Stat 322 – HW 6
Due Friday, Feb. 23
Remember to include your Minitab output.
1) Parents of
children who speak at a young age like to believe that this bodes well for the
child exhibiting high intelligence later in life. To investigate this
possibility, researchers collected data on the age of first speaking (in
months) and score on the Gesell aptitude test taken later in life for a sample
of 22 children. The data can be found in gesell.mtw.
(a) Produce and
describe (direction, strength, and form) a scatterplot of Gesell score vs. age
of first speaking.
(b) Determine the
regression equation for predicting a child’s Gesell score from the age at which
he/she first speaks. Report the equation, along with the value of R2,
and superimpose the line on the scatterplot. Provide an interpretation for the R2
value.
(c) Provide
interpretations in context of the estimated slope and intercept coefficients.
(d) Do any of the
children appear to be outliers in the age variable? If so, what is the
ID number for this child? How long did it take him/her to speak? Also report
the residual value for this child, and comment on whether it is exceptionally
large (in absolute value) compared to other residual values.
(e) Remove this
child from the analysis. Then reproduce a scatterplot and recalculate the
regression equation and value of R2. Comment on how these
have changed.
(f) Now also remove
the child who took the next longest time to speak, again look at a scatterplot,
and the regression equation and value of R2. Comment again on
how these have changed.
(g) Write a
paragraph explaining (as if to someone with no formal knowledge of statistics)

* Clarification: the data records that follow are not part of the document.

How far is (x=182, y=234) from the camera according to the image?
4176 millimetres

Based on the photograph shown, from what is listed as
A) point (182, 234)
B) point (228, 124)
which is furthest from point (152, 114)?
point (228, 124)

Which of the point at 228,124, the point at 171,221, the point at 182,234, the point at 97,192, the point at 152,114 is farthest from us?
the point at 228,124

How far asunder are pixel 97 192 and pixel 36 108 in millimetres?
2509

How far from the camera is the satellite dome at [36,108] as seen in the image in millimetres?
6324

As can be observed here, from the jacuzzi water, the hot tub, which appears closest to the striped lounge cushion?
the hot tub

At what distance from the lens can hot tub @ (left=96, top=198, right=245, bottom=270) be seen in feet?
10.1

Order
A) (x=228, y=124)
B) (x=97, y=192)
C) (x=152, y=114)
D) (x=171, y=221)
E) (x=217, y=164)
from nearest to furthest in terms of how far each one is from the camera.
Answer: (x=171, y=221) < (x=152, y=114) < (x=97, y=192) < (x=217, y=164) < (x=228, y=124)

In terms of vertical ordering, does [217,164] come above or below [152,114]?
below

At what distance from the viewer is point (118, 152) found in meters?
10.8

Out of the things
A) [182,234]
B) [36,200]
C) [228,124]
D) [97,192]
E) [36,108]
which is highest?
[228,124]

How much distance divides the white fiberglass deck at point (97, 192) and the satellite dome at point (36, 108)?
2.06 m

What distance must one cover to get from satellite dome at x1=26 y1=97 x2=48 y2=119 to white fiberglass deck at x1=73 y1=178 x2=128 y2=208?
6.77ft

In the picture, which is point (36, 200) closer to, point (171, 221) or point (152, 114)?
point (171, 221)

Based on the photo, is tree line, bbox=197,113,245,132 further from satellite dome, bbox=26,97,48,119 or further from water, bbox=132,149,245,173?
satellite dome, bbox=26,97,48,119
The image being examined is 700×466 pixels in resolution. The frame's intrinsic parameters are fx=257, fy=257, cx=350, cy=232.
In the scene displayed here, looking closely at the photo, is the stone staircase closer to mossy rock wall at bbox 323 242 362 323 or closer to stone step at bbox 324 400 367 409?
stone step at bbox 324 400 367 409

why these summary statistics have changed so much and summarizing what
these data reveal concerning the relationship between age of first speaking and
aptitude for children.
2) problem 20 (p. 518)
3) The file TVlife.mtw lists the life expectancy and the number of people per television set in a sample of 22 countries.
(a) Produce and describe a scatterplot of life expectancy vs. people per television set.
(b) Take a log transformation of the people per TV variable. Would it be appropriate to use the regression model with life expectancy and log(people per television)? (Discuss the residual plots.)
(c) Is the relationship between life expectancy and log(people per television) statistically significant? (State hypotheses and report test statistic, p-value, decision, and conclusion).
(d) Since the association is so strongly negative, one might conclude that simply sending television sets to the countries with lower life expectancies would cause their inhabitants to live longer. Comment on this argument.
4) problem 73 (p. 551)
5) The data in mammals.mtw report the average gestation period (in
days) and the average longevity (in years) for a variety of mammals.
(a) Produce and
discuss a scatterplot of gestation period vs. longevity.
(b) Determine the
regression equation for predicting gestation period from longevity (Fitted Line
Plot). Comment on how well the line seems to describe the relationship between
the variables.
(c) Conduct a
residual analysis to investigate whether the assumptions of the regression
model are satisfied here. Comment on
your findings.
(d) Take the
logarithm (base 10) of each variable, and examine a scatterplot of
log(gestation) vs. log(longevity). Does
the relationship appear to be roughly linear?
(e) Determine the
regression equation for predicting log(gestation) from log(longevity). Also report the value of R2. Then conduct a residual analysis, and comment
on your findings.
(f) Use this model
to form a 95% prediction interval for the gestation period for a species of
mammal whose longevity is 12 years. [Hint: First find this prediction
interval for log(gestation) using “Options” under Stat > Regression > Regression, then “back-transform” to find the interval for
gestation.]
(g) Use this model
to predict the gestation period for a mammal whose longevity is 20 years. How does this interval compare (center and
width) to the previous one?
(h) Use this model
to predict (with a point estimate and with a 95% prediction interval) the
gestation period for the human species of mammal, whose longevity is about 75
years. Is your prediction
reasonable? Explain.